On the west end of them they're still working on the old Loblaw headquarters at the corners of Bathurst and Fleet and Lakeshore.  It looks much the same as always from the front, but from the back you can see the gutting:


It's a super busy worksite.  I'm very glad I don't live right next to it as so many do.  (And especially so seeing how the construction plans call for a 41-storey tower to be built in this otherwise mid-rise area.)  Here's a concept drawing of what the ground floor area will look like that's posted outside the site:



On the other side is the toy soldier statues, which I always feel are kind of Christmas feeling.



but maybe shouldn't - they're a memorial to the War of 1812 after all.

Plaque reads:
DOUGLAS COPELAND
Monument to the War of 1812
Two abandoned toy soldiers pay tribute to Toronto's history in this artwork.
Without Fort York there would have been no Canada - the British would have
lost Canada to the Americans in the War of 1812, and Canada
would have been absorbed into the United States.
Commissioned by Malibu Investments
and unveiled by
Deputy Mayor Joe Pantalone
November 2008
I feel like that could have been better written, but there you go.  Product of a committee, I'm sure.
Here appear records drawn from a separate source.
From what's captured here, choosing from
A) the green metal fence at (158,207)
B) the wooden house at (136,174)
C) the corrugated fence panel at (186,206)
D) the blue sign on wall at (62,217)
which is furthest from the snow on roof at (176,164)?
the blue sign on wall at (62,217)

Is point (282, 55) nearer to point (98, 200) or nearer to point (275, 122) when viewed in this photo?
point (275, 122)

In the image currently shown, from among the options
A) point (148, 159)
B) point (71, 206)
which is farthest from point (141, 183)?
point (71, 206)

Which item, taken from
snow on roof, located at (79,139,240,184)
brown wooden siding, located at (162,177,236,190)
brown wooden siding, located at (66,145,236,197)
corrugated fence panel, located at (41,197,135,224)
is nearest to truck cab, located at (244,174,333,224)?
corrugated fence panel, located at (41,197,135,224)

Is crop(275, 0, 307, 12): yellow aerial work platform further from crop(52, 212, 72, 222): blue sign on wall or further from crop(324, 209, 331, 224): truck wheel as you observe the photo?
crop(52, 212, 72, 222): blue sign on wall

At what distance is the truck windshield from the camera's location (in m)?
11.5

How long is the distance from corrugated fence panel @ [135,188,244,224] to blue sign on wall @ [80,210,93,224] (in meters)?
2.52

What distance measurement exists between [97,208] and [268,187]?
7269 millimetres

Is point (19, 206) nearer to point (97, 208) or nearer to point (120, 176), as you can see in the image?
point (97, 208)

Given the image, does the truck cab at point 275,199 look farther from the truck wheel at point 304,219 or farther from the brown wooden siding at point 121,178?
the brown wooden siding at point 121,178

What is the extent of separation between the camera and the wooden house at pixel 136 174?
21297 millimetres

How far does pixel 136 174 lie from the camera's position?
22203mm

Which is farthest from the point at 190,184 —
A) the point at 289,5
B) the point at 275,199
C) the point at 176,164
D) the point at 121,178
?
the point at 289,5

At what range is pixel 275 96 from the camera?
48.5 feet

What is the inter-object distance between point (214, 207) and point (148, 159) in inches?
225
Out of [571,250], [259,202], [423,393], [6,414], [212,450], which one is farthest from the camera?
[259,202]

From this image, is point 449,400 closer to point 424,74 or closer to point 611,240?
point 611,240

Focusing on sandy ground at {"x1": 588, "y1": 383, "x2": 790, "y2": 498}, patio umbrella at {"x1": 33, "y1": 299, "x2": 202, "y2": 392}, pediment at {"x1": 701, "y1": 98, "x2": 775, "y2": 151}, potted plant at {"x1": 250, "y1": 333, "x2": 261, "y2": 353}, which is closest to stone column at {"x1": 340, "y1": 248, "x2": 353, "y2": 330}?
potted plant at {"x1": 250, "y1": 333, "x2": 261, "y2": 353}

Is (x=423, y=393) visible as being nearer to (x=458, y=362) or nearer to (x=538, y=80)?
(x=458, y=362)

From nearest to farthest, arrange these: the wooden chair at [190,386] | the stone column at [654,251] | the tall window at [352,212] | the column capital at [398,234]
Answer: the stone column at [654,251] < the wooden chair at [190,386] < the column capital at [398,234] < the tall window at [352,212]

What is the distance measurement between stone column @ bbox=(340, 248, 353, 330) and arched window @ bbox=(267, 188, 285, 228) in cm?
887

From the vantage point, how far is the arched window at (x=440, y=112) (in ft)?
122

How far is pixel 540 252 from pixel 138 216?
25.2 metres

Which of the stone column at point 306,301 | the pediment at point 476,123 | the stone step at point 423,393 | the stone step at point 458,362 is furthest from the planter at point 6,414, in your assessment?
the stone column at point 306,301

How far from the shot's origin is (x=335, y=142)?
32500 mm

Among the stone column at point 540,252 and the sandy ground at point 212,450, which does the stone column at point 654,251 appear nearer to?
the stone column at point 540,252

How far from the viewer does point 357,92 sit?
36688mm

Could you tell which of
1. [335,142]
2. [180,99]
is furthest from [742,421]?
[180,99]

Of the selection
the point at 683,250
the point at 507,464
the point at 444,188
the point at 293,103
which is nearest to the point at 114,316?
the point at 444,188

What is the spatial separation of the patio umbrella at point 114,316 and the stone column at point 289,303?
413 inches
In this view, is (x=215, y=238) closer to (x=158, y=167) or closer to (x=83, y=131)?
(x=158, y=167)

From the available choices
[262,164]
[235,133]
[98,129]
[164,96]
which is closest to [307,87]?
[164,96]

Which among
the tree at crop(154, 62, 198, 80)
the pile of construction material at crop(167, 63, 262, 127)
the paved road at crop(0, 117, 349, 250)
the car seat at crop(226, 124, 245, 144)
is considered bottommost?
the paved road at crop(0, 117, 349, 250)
Further along, I visited the old lighthouse.


And even further along, Exposition Place's Princess Gate, replete with Nike (though it's almost impossible to get a photo of the thing without streetlights, electrical wires, and condos getting in the way of the shot, so... sorry for the badly placed street light).


There really wasn't much to see in Coronation Park yesterday though - the park was mostly empty except for the offleash area which was full of playing dogs, so that was nice.  Back through Little Norway Park, I spotted this fellow being very suspicious of me and my little dog.



Friday, 11 December 2015

Seeds and Boats

The middle part of this past week has been really gloomy, but at least warm enough I could stand to have my hands out of my pockets to take photos.

The garden is getting all dried out, but that makes for some pretty seed bits:


And I was out at all of 3:30 the other afternoon and noticed it was already dark enough that lights were coming on.  Yeesh.  The Jubilee Queen was also all lit up and getting ready for a dinner:


More to come, so long as the warmer weather holds...

Thursday, 3 December 2015

December So Soon

Wow, it's December already.  In the mad end-of-term rush, I've nearly forgotten to take photos.  Nearly, but not entirely.

I was on the second floor roof of the St. James campus today.  This is the rooftop:


And this is what can be seen in the opposite direction:


That's the corner of King and George, and I'm really surprised it's not been taken over by some massive condo residence by now.

And this photo I took last month:



The sign was put up in response to this ugly atrocity of a fence.